#### [Problem details]
Locate the line that contains "As evident here, at". Reproduce it and all following lines up to the end of the material, exactly and with nothing added.

[Records from a spatial question set]
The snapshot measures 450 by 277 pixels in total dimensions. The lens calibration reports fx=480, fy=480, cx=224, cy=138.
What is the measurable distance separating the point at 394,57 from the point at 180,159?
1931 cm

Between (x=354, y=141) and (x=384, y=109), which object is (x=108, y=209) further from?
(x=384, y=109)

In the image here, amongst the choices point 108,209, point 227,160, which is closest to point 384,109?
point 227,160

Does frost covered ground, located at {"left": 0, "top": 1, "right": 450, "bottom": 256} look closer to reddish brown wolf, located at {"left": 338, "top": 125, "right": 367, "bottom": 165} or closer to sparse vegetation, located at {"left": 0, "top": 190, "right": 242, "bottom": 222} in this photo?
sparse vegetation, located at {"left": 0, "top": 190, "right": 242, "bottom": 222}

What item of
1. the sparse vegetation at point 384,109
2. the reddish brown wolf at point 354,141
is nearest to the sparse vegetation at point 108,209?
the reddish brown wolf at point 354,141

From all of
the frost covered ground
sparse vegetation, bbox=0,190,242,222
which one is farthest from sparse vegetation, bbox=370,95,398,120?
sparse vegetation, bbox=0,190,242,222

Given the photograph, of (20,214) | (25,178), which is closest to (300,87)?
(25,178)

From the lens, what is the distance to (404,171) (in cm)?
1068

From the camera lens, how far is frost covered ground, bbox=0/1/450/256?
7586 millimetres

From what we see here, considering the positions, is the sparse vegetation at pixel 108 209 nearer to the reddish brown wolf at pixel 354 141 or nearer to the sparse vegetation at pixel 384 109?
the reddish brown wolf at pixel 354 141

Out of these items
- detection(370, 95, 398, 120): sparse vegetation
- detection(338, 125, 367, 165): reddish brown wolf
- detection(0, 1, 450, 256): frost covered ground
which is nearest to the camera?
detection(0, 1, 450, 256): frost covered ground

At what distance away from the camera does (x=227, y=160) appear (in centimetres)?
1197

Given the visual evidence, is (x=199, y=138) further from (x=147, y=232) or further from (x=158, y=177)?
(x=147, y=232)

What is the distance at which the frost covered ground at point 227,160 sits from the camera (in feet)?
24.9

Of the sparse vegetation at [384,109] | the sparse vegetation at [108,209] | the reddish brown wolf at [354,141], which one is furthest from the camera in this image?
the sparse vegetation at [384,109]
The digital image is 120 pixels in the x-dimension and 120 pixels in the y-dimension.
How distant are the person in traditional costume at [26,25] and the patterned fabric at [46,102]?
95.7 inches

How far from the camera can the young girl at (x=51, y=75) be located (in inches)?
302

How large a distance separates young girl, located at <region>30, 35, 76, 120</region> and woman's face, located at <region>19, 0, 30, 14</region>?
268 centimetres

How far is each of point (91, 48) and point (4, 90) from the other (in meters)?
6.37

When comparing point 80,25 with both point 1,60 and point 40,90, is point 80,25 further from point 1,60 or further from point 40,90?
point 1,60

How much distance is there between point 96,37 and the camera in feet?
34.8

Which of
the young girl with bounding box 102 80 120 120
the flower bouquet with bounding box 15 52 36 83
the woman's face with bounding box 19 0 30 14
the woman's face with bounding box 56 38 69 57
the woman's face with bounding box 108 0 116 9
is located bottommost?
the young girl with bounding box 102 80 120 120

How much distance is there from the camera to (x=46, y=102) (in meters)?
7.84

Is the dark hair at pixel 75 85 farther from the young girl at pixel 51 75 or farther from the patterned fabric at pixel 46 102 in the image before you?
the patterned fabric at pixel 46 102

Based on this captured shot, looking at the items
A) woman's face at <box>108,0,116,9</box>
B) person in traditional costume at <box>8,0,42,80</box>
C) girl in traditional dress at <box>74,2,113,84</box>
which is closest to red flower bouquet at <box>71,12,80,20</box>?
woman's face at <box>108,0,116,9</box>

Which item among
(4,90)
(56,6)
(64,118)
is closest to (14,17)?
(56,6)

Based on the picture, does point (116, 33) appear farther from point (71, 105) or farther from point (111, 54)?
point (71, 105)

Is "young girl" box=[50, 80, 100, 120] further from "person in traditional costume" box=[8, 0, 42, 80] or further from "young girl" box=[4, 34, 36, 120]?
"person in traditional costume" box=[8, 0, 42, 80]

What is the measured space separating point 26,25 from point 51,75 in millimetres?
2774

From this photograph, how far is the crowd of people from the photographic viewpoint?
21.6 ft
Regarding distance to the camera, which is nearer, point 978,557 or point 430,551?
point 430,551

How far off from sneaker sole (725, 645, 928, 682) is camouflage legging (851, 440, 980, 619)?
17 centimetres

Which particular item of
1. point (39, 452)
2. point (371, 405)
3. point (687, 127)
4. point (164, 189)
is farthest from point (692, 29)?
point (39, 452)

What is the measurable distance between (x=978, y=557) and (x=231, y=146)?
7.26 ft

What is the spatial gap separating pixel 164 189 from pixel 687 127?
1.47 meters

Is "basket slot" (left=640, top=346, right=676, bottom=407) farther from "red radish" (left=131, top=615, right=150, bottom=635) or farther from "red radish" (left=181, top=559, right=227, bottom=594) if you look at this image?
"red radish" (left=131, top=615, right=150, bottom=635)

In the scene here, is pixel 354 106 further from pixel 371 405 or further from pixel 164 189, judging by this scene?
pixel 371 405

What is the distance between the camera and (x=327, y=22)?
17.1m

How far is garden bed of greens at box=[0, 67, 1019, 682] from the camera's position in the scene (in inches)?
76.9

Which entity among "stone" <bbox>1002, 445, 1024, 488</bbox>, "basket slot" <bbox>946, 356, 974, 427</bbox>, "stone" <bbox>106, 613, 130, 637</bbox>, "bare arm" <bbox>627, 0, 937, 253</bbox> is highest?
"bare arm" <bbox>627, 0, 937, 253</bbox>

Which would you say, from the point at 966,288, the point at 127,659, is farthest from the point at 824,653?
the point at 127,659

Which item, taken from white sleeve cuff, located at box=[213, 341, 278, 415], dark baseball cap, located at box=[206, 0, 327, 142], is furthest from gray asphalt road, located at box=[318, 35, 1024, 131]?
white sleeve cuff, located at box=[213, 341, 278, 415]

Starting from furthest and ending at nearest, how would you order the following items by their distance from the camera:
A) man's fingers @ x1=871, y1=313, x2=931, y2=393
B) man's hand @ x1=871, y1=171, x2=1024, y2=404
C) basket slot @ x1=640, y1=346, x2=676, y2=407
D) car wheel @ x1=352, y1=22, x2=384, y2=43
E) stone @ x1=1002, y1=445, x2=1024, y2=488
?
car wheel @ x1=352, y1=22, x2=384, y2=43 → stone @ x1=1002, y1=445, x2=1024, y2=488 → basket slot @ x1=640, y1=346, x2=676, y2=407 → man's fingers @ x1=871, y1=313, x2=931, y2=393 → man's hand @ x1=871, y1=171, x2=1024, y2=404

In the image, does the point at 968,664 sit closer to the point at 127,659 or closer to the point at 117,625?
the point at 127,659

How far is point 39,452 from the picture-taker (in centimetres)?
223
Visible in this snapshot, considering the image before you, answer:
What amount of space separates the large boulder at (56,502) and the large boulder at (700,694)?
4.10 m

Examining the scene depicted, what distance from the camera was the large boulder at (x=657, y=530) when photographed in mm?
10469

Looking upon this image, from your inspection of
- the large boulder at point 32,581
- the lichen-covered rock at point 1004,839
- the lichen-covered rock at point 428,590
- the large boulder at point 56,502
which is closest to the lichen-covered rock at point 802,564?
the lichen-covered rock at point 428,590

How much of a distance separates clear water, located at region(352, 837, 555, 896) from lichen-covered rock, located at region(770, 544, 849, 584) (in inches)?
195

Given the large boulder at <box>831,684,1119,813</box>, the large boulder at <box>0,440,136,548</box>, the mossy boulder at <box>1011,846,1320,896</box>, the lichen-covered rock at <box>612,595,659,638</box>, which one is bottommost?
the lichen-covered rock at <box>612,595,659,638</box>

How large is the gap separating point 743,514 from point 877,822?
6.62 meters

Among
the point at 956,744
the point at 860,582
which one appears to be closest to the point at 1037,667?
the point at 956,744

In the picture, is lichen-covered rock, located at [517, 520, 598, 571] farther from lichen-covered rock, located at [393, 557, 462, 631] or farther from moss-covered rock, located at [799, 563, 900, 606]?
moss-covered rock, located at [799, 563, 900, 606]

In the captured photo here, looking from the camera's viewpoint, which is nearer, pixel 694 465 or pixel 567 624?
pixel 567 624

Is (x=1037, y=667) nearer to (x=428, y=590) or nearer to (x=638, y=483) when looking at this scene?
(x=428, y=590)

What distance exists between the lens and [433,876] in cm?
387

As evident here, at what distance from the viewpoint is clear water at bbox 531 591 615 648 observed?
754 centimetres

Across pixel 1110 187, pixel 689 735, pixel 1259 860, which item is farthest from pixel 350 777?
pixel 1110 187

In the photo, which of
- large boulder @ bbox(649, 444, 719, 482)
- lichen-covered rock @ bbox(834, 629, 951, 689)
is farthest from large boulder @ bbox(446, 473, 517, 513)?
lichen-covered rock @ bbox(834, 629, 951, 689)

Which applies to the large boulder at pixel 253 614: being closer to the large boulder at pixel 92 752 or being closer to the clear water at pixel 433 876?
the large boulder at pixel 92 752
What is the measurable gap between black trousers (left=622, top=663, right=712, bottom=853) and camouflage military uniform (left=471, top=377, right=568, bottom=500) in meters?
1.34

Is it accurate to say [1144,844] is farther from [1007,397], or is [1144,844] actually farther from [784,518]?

#### [Solution]
As evident here, at what distance from the viewpoint is clear water at bbox 531 591 615 648 observed?
754 centimetres

Across pixel 1110 187, pixel 689 735, pixel 1259 860, which item is farthest from pixel 350 777?
pixel 1110 187

In the photo, which of
- large boulder @ bbox(649, 444, 719, 482)
- lichen-covered rock @ bbox(834, 629, 951, 689)
is farthest from large boulder @ bbox(446, 473, 517, 513)?
lichen-covered rock @ bbox(834, 629, 951, 689)

Which applies to the large boulder at pixel 253 614: being closer to the large boulder at pixel 92 752 or being closer to the clear water at pixel 433 876?
the large boulder at pixel 92 752
What is the measurable gap between black trousers (left=622, top=663, right=712, bottom=853) and camouflage military uniform (left=471, top=377, right=568, bottom=500) in meters?
1.34

Is it accurate to say [1144,844] is farther from [1007,397], or is [1144,844] actually farther from [784,518]?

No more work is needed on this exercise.